● MATERIAL TO PROCESS:

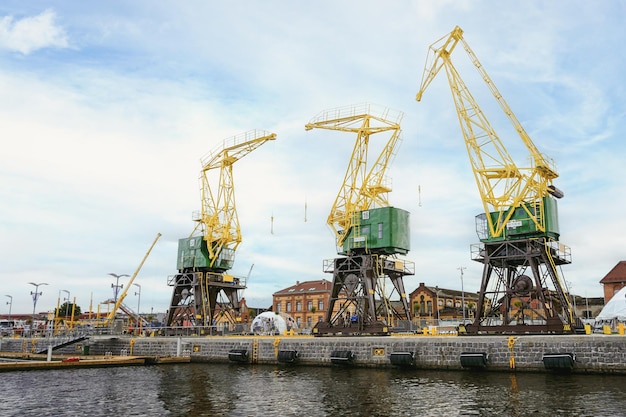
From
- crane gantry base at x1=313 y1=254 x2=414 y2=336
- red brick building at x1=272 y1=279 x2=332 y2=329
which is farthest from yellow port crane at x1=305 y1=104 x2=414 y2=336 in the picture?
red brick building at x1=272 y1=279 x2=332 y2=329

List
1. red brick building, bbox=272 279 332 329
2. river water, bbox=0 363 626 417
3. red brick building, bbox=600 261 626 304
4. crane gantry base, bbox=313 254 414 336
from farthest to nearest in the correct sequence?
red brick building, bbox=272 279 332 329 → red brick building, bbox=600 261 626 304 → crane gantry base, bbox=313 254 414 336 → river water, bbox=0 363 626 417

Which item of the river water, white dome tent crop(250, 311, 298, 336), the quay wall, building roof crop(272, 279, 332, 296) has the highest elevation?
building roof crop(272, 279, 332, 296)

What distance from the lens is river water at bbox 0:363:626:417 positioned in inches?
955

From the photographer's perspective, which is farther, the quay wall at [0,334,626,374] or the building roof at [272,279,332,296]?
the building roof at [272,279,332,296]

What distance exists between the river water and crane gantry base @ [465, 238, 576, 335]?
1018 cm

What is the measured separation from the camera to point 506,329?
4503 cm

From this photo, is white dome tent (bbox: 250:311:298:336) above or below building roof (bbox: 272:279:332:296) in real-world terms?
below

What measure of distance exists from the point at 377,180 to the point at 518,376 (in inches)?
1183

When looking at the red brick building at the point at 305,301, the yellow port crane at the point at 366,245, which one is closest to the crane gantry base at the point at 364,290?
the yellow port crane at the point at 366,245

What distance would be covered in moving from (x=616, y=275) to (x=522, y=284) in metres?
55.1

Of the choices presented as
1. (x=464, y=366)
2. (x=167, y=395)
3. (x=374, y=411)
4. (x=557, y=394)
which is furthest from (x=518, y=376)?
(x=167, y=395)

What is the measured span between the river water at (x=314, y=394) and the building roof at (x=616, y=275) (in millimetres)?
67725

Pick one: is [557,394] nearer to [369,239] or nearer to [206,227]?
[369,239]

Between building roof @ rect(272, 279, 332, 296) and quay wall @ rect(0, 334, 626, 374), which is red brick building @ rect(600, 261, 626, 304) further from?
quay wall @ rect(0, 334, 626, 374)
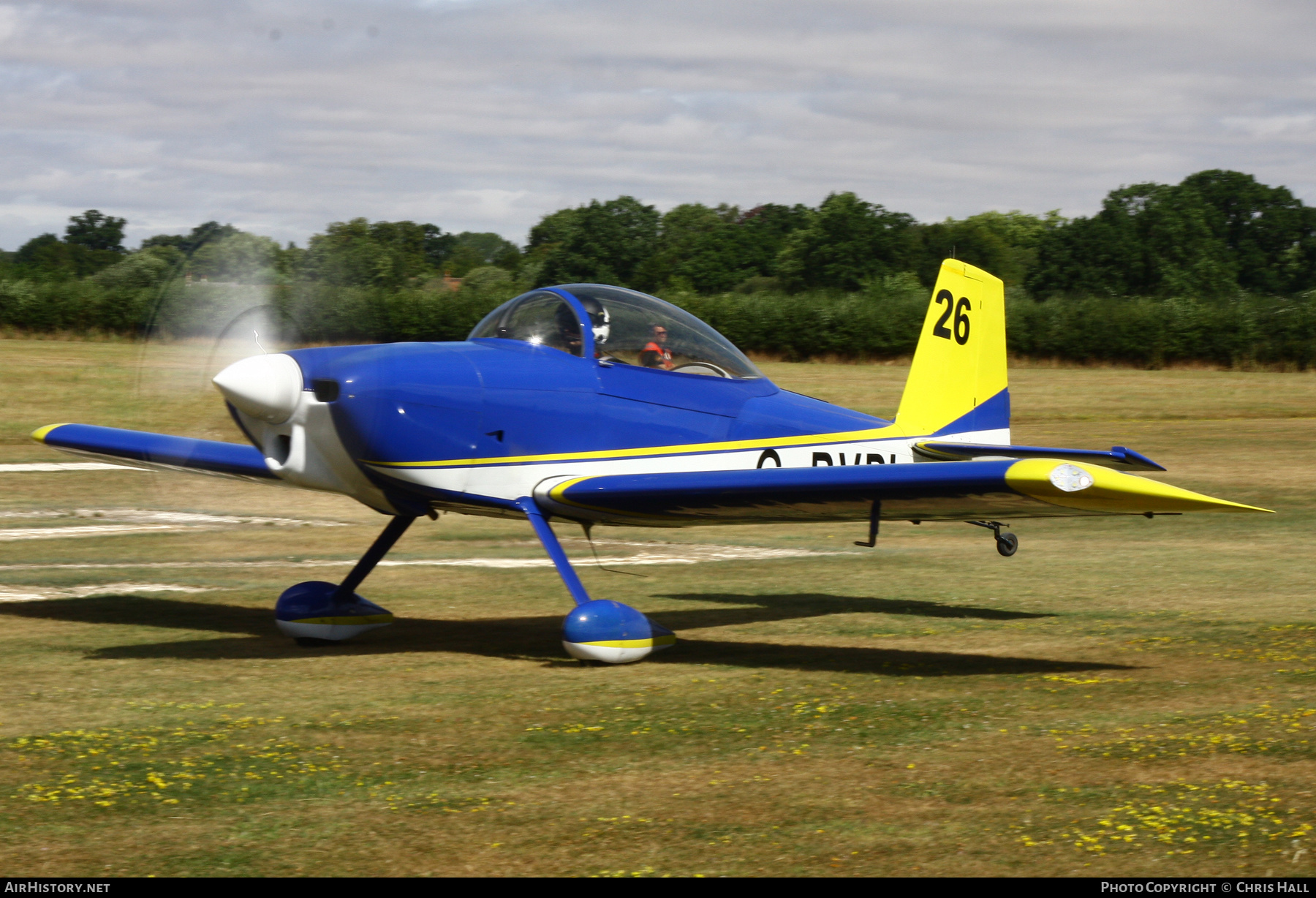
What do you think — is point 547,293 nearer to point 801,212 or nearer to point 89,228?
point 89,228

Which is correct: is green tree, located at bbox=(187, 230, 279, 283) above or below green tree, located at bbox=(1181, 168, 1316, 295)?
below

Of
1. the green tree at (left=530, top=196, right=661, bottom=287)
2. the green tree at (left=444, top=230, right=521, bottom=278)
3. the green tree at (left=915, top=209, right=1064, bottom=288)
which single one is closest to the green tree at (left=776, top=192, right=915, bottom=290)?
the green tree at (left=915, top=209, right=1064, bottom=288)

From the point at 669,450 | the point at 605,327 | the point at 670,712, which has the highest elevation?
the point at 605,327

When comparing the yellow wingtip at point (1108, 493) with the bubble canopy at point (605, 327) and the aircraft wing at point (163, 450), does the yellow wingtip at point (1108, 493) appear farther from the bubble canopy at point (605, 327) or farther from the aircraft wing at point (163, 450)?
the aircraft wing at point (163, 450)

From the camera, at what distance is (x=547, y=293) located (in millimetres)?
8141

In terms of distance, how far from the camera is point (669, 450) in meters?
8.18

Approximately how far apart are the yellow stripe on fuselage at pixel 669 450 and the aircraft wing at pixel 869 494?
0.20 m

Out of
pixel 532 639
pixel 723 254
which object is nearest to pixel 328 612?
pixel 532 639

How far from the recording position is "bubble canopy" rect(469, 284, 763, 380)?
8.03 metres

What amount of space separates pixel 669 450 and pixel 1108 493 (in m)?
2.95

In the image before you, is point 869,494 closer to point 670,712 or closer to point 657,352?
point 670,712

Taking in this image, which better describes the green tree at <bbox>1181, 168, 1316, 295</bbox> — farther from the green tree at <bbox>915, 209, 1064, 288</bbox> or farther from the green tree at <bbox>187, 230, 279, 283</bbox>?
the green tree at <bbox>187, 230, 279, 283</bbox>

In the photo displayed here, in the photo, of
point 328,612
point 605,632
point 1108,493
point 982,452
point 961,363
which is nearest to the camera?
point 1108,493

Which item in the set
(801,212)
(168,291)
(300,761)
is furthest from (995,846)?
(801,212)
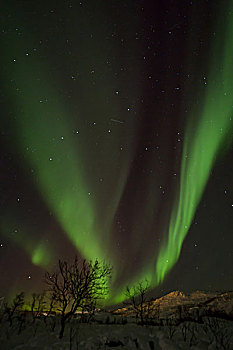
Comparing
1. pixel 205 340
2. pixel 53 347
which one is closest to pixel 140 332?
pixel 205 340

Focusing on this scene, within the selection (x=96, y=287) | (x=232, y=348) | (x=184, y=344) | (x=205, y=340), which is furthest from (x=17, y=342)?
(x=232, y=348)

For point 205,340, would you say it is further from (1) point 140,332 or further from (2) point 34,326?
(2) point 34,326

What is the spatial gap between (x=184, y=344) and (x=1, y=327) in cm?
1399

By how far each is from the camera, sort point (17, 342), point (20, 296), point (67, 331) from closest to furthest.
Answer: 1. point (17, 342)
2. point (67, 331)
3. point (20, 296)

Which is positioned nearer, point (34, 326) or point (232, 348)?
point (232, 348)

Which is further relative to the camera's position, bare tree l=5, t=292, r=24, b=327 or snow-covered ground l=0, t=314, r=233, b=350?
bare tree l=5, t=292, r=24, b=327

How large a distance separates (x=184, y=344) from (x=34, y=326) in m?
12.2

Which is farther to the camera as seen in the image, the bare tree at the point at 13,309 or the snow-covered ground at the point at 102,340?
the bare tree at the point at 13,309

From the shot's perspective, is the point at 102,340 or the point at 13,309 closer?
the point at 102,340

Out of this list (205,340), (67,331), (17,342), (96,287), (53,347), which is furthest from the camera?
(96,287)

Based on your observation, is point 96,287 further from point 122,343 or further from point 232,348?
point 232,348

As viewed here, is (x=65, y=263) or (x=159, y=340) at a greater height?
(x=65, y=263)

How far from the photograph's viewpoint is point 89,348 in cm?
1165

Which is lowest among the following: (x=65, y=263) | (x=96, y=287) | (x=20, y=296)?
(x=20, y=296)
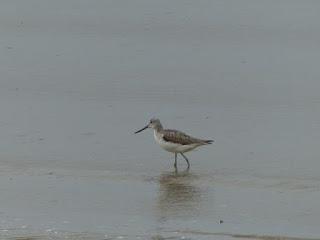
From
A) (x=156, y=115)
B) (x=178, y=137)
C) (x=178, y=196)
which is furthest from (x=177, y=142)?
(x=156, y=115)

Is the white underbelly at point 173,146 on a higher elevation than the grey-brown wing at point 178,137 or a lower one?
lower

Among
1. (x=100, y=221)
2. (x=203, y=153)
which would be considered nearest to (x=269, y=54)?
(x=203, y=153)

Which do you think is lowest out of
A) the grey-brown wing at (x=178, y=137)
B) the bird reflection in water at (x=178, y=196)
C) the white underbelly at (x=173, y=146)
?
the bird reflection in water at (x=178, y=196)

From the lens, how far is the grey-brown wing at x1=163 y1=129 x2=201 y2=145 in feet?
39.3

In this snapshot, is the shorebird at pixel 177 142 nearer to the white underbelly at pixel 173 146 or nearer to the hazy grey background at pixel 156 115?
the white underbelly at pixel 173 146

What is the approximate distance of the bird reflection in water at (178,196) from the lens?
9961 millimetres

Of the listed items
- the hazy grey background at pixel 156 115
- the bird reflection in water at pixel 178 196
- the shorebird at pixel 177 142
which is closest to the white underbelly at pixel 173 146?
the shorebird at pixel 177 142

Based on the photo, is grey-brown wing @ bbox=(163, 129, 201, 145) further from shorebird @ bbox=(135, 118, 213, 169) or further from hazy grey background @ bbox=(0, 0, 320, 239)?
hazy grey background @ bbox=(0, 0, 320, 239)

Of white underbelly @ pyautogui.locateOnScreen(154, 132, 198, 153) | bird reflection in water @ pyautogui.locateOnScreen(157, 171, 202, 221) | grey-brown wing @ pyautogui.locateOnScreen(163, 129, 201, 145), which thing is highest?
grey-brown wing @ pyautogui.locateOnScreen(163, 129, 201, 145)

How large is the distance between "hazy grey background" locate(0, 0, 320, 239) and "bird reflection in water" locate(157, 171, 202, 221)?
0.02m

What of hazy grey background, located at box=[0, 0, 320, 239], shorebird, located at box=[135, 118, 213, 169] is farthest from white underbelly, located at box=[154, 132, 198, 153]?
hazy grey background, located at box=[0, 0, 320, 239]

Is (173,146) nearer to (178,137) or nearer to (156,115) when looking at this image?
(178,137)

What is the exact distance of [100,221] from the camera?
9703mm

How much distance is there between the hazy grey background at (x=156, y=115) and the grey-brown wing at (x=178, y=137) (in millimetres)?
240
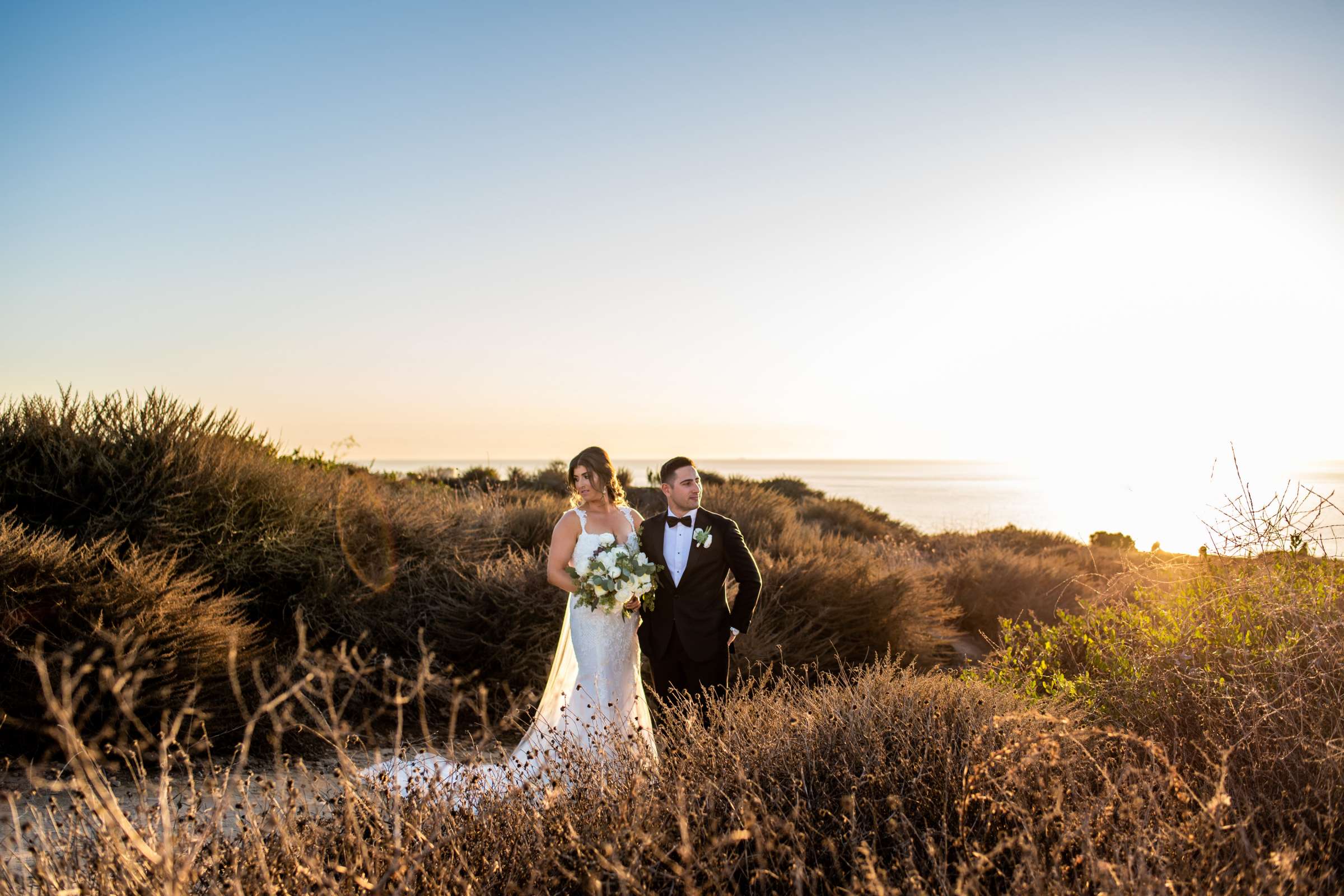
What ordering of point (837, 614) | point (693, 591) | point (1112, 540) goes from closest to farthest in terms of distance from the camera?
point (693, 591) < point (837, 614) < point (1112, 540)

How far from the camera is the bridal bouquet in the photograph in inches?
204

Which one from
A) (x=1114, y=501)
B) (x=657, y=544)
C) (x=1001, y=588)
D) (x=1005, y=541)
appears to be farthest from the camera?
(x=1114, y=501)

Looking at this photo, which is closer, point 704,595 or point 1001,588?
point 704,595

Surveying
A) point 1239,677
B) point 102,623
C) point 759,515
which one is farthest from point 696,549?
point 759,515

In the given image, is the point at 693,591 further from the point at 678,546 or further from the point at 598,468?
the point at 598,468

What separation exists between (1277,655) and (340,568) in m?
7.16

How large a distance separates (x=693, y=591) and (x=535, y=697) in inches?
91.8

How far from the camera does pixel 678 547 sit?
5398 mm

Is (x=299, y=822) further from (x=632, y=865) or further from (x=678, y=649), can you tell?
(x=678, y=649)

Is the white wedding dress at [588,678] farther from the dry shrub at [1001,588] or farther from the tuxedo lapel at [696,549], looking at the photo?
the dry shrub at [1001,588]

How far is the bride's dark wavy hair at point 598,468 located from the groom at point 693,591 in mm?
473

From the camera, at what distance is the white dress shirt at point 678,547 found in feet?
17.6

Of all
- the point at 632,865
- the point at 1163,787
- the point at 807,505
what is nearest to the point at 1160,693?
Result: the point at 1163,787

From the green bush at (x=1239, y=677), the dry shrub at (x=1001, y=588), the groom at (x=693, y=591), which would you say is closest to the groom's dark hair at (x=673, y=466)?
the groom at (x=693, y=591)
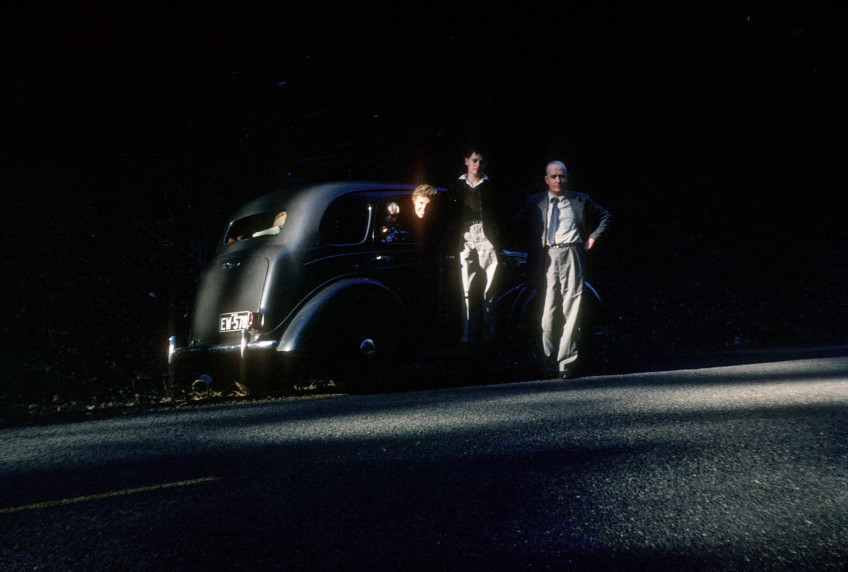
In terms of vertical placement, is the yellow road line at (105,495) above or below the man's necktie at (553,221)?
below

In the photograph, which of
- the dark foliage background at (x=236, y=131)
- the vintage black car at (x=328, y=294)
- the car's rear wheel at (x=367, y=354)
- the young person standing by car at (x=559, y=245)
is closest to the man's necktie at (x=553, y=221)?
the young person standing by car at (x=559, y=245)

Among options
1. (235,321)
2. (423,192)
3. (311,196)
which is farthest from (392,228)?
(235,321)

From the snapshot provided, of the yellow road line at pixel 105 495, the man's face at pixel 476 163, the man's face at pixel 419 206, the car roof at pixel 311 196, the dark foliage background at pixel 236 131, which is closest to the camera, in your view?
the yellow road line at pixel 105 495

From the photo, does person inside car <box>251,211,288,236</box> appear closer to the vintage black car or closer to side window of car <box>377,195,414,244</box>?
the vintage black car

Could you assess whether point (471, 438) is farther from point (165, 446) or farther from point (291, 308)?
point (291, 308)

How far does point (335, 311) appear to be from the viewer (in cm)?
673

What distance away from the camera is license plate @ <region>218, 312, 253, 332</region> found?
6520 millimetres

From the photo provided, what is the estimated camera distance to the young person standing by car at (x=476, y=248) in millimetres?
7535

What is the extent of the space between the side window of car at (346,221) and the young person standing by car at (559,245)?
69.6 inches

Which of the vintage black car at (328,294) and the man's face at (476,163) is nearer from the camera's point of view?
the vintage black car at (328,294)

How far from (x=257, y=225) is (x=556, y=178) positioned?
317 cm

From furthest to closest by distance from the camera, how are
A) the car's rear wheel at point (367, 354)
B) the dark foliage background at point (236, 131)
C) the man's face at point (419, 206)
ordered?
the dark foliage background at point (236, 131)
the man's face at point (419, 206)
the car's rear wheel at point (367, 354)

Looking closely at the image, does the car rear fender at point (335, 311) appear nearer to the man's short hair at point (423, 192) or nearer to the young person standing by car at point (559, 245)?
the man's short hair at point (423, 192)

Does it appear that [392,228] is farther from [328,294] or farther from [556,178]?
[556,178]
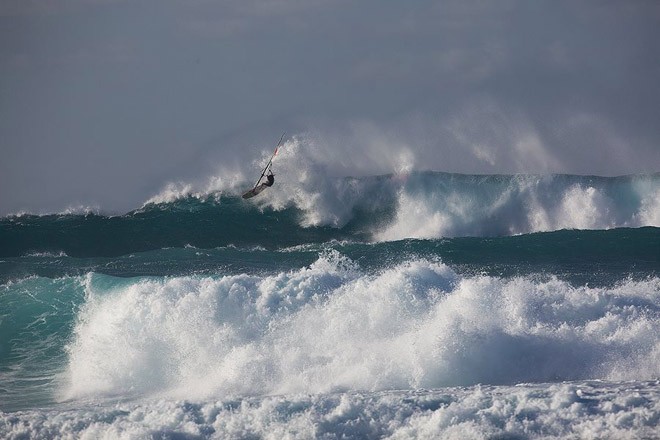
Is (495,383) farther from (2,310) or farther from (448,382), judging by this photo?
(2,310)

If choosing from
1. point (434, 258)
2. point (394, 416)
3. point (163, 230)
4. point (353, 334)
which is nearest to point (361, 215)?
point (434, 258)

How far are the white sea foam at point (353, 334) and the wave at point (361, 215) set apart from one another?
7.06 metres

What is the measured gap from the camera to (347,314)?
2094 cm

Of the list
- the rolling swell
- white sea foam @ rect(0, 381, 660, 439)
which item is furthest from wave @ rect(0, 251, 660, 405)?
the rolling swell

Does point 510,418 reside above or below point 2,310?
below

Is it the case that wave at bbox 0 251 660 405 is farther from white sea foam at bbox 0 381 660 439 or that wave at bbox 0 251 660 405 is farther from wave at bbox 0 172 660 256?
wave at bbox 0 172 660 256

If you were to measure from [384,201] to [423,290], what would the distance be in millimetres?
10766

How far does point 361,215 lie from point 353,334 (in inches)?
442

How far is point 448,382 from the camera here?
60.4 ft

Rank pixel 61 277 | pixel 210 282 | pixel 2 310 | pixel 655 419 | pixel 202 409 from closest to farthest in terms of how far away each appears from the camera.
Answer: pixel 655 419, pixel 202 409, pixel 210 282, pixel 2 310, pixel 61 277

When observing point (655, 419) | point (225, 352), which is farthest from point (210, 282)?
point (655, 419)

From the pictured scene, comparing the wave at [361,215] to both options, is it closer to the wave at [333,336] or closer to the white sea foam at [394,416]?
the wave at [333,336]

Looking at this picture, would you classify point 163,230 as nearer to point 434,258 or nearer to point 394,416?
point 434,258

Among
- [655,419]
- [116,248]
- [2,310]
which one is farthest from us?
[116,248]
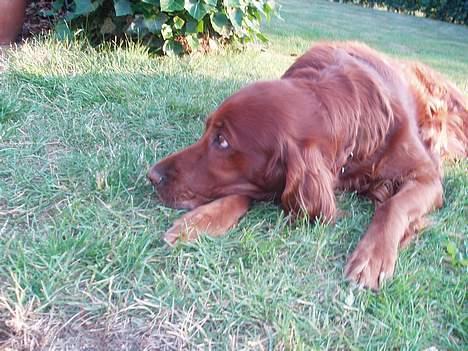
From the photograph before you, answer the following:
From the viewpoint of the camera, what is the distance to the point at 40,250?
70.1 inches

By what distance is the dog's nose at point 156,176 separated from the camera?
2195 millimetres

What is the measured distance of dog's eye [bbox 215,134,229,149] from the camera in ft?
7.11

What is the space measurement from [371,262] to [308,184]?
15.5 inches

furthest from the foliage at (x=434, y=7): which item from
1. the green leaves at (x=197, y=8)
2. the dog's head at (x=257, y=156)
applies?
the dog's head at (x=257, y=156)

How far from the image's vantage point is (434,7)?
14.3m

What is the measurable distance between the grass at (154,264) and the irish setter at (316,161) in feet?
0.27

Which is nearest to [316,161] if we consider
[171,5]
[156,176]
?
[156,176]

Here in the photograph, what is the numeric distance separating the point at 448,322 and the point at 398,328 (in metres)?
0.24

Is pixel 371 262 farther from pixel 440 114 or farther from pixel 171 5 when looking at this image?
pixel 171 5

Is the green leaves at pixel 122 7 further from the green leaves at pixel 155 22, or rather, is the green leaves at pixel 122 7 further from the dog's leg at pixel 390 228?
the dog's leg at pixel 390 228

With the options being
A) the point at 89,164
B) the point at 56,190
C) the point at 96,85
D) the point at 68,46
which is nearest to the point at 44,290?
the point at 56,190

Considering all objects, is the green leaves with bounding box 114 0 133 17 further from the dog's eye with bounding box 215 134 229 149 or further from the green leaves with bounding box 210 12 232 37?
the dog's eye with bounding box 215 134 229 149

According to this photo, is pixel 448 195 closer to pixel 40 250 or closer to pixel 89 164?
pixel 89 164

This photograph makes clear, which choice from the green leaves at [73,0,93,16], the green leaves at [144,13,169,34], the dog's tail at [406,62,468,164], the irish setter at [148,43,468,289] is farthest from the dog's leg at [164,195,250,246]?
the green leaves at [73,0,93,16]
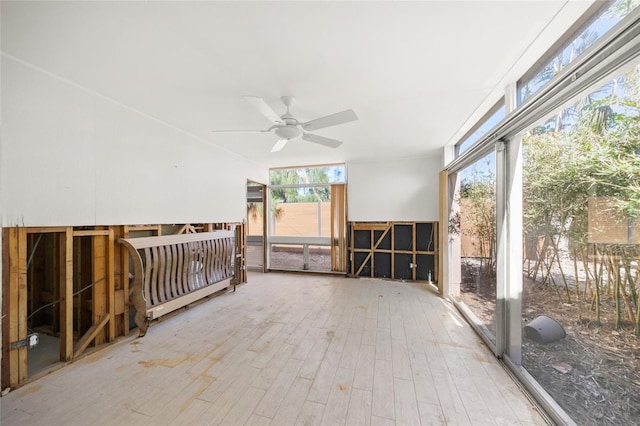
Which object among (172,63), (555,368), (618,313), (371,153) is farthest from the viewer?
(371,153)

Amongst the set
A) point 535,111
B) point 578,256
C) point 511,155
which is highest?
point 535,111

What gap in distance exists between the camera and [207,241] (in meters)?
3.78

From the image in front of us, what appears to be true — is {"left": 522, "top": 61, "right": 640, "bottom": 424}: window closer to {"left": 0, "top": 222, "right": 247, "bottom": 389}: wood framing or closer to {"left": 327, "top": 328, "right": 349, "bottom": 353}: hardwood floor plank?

● WORK INSTRUCTIONS:
Retype the records above exactly, starting at the line that contains "According to this" and going through the last line, and leave out any pictures.

● WRITTEN REPLY:
According to this photo, is pixel 448 195 closer to pixel 40 250 or closer to pixel 89 164?
pixel 89 164

This photograph makes clear, which choice from the green leaves at [73,0,93,16], the green leaves at [144,13,169,34], the dog's tail at [406,62,468,164], the irish setter at [148,43,468,289] is farthest from the dog's leg at [164,195,250,246]?
the green leaves at [73,0,93,16]
Which object among (172,63), (555,368), (618,313), (371,153) is farthest from the viewer?
(371,153)

Amongst the set
A) point 535,111
B) point 578,256
C) point 511,155
which is highest?
point 535,111

What gap in distance exists between the camera and [207,241] (in meters)?
3.78

From the image in front of us, what appears to be true — is {"left": 522, "top": 61, "right": 640, "bottom": 424}: window closer to {"left": 0, "top": 222, "right": 247, "bottom": 389}: wood framing or closer to {"left": 327, "top": 328, "right": 349, "bottom": 353}: hardwood floor plank?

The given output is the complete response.